Ms. William Gibson (Smart), after a life of alleged loveless comfort, followed by a lingering illness of two years, died in her 42nd year on 22 January 1840 at Castlested in Montrose whilst crying out the name of the man who had given her his heart, George Beattie. She was buried in Rosehill Cemetery of Montrose.
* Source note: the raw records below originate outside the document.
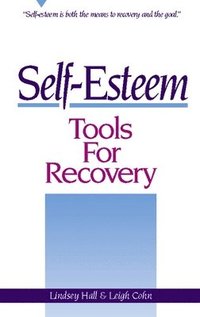bokomslag Self-Esteem Tools for Recovery
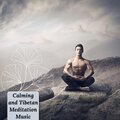 Calming and Tibetan Meditation Music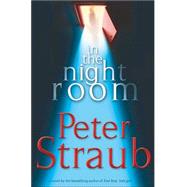 In the Night Room : A Novel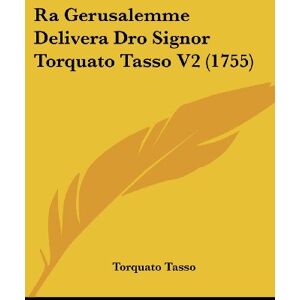 Torquato Tasso - Ra Gerusalemme Delivera Dro Signor Torquato Tasso V2 (1755)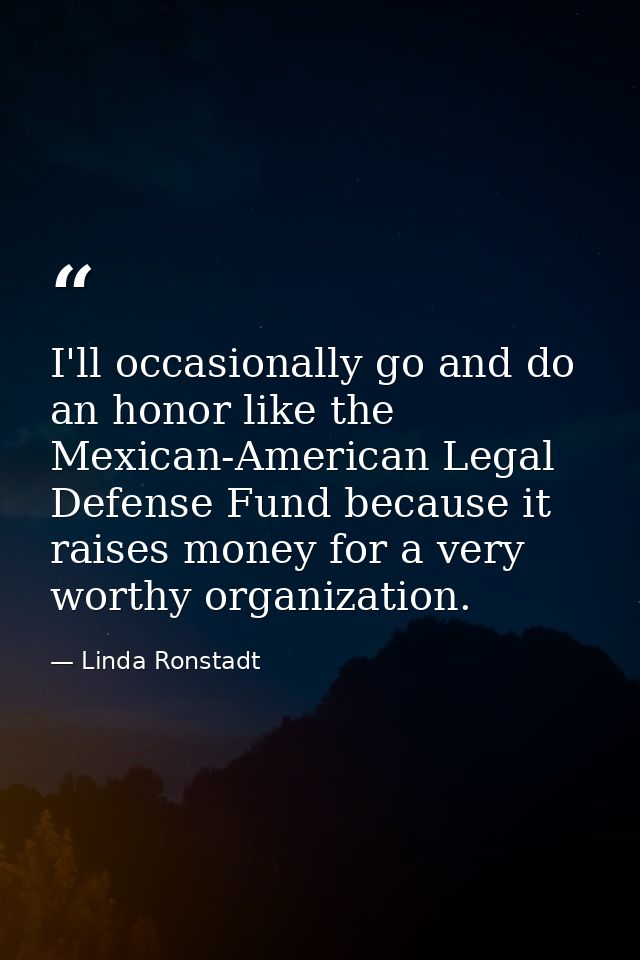 I'll occasionally go and do an honor like the Mexican-American Legal Defense Fund because it raises money for a very wor — Linda Ronstadt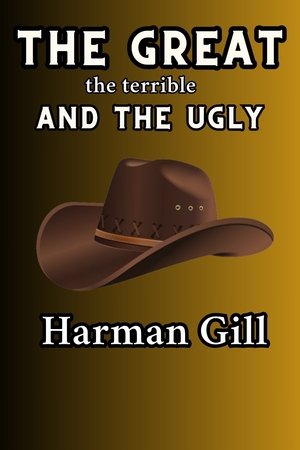 Poster of The Great, The Terrible and the Ugly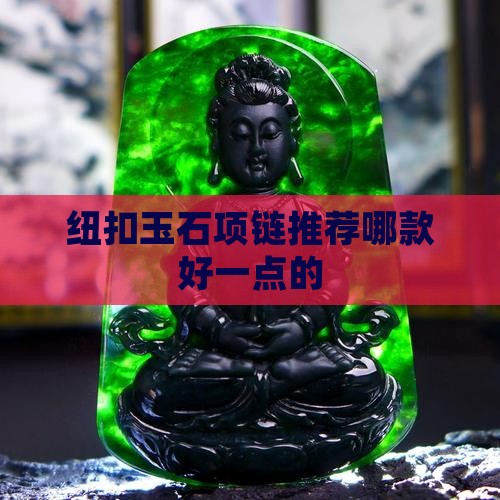 纽扣玉石项链推荐哪款好一点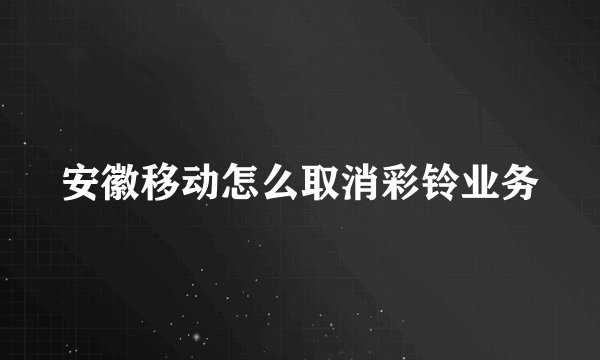 安徽移动怎么取消彩铃业务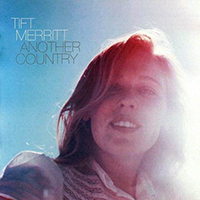 Tift Merritt - Another Country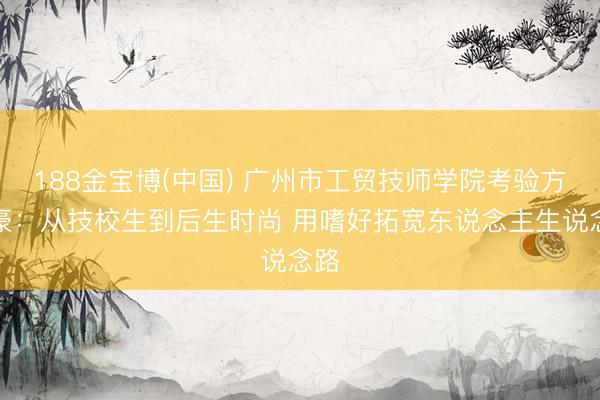 188金宝博(中国) 广州市工贸技师学院考验方灿豪：从技校生到后生时尚 用嗜好拓宽东说念主生说念路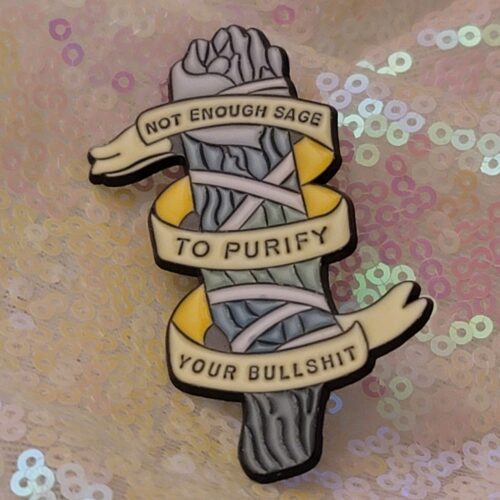 not enough sage to purify your bullshit - pin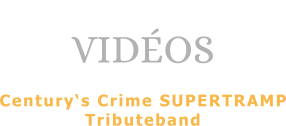 VIDÉOS  Century‘s Crime SUPERTRAMP Tributeband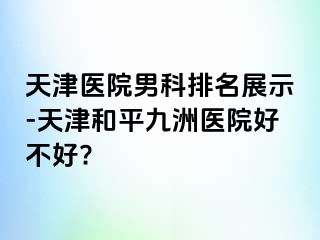 天津医院男科排名展示-天津和平九洲医院好不好?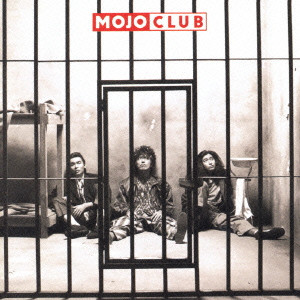 MOJO CLUB / ホーム・シック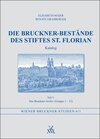 Buchcover Die Bruckner-Bestände des Stiftes St. Florian. Katalog Teil 1
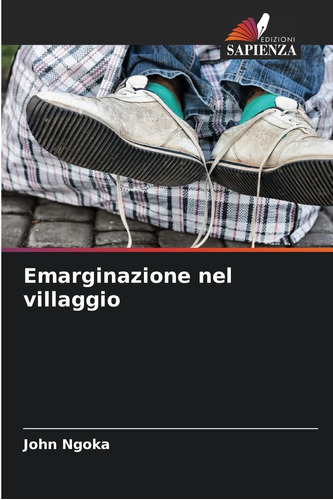Libro: Emarginazione Nel Villaggio (italian Edition)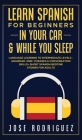 Learn Spanish For Beginners In Your Car & While You Sleep: Language Learning To Intermediate Levels- Grammar, 1000+ Phrases & Conversation Skills+ Sho By Jose Rodriguez Cover Image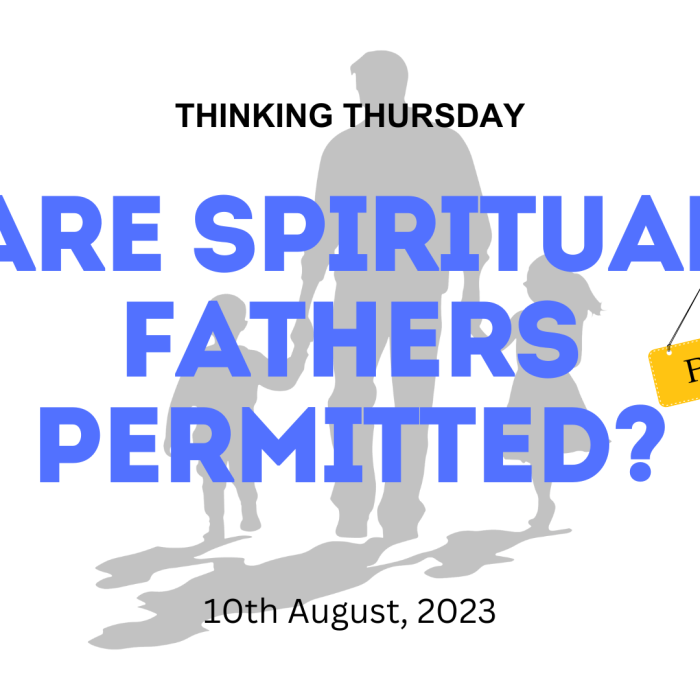 Are Spiritual Fathers Permitted? (Part 2)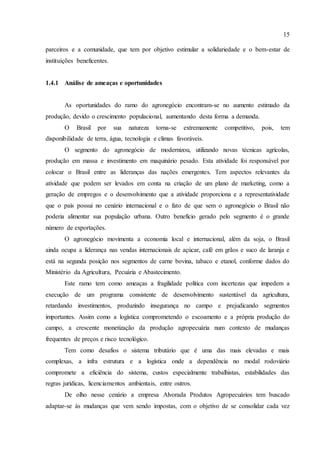 15
parceiros e a comunidade, que tem por objetivo estimular a solidariedade e o bem-estar de
instituições beneficentes.
1.4.1 Análise de ameaças e oportunidades
As oportunidades do ramo do agronegócio encontram-se no aumento estimado da
produção, devido o crescimento populacional, aumentando desta forma a demanda.
O Brasil por sua natureza torna-se extremamente competitivo, pois, tem
disponibilidade de terra, água, tecnologia e climas favoráveis.
O segmento do agronegócio de modernizou, utilizando novas técnicas agrícolas,
produção em massa e investimento em maquinário pesado. Esta atividade foi responsável por
colocar o Brasil entre as lideranças das nações emergentes. Tem aspectos relevantes da
atividade que podem ser levados em conta na criação de um plano de marketing, como a
geração de empregos e o desenvolvimento que a atividade proporciona e a representatividade
que o país possui no cenário internacional e o fato de que sem o agronegócio o Brasil não
poderia alimentar sua população urbana. Outro benefício gerado pelo segmento é o grande
número de exportações.
O agronegócio movimenta a economia local e internacional, além da soja, o Brasil
ainda ocupa a liderança nas vendas internacionais de açúcar, café em grãos e suco de laranja e
está na segunda posição nos segmentos de carne bovina, tabaco e etanol, conforme dados do
Ministério da Agricultura, Pecuária e Abastecimento.
Este ramo tem como ameaças a fragilidade política com incertezas que impedem a
execução de um programa consistente de desenvolvimento sustentável da agricultura,
retardando investimentos, produzindo insegurança no campo e prejudicando segmentos
importantes. Assim como a logística comprometendo o escoamento e a própria produção do
campo, a crescente monetização da produção agropecuária num contexto de mudanças
frequentes de preços e risco tecnológico.
Tem como desafios o sistema tributário que é uma das mais elevadas e mais
complexas, a infra estrutura e a logística onde a dependência no modal rodoviário
compromete a eficiência do sistema, custos especialmente trabalhistas, estabilidades das
regras jurídicas, licenciamentos ambientais, entre outros.
De olho nesse cenário a empresa Alvorada Produtos Agropecuários tem buscado
adaptar-se às mudanças que vem sendo impostas, com o objetivo de se consolidar cada vez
Since his death, his poems, accompanied with a memoir, went through several editions.

===Obituary===

The author of the 1863 biography, 'George Beattie of Montrose - a poet, a humourist, and a man of genius' was A.S. Mt. Cyrus, M.A., this name being a pseudonym for an Andrew Smith of Lauriston Mains, who went to the South African Province of Natal, and eventually died in Queenstown, South Africa in 1898 of heart disease, in his early 70s.
He was a native of St Cyrus and an avid follower of the works of the Rev. Dr. Alexander Keith.
He was also lifelong friends with Dr. Keith's sons.
Andrew Smith had three brothers: the Hon. Charles Abercrombie Smith, a vice-chancellor of the University of the Cape of Good Hope; the Rev. David Smith and the Rev. Robert Smith of Carsock. He also had a sister who was the wife of the Rev. W. R. Thomson of Balfour.

Grave of George Beattie

===Farewell Sonnet===

FAREWELL, maid, thy love has vanish'd,
Gone off like the morning dew;
Farewell, maid, my peace is banish'd,
Adieu! a sad, a long adieu!

Weary world, I now must leave thee;
Sun and moon, a long farewell;
Farewell, maid, no more I'll grieve thee,
Soon you'll hear my funeral knell.

Soon the lips that oft have kiss'd thee,
Mouldering in the dust will lie;
And the heart that oft hath blessed thee,
Soon must cease to heave a sigh.

Soon the tongue that still rehearses
All thy beauty, fickle fair,
Soon the hand that writes these verses
Shall to kindred dust repair.

Friends that constant were, and true aye,
Fare-you-well, my race is run;
Heartless, lorn, benighted, weary,
Every earthly hope is gone.

Gloomy grave, you'll soon receive me,
All my sorrows here shall close;
Here no fickle fair shall grieve me;
Here my heart shall find repose.

==Bibliography==
- Andrew (Alexander) Smith, (ed) George Beattie of Montrose: a poet, a humourist, and a man of genius, W. P. Nimmo, 1863. (Public Domain)
- Barry Dominic Graham & John Molloy, (ed) George Beattie: A Poet Lost in Time, 2013.
- Barry Dominic Graham & John Molloy, (ed) Maelstrom: The George Beattie Conspiracy, 2014.
- Barry Dominic Graham, (ed) Blood Beyond the Rose: The George Beattie Story, 2016.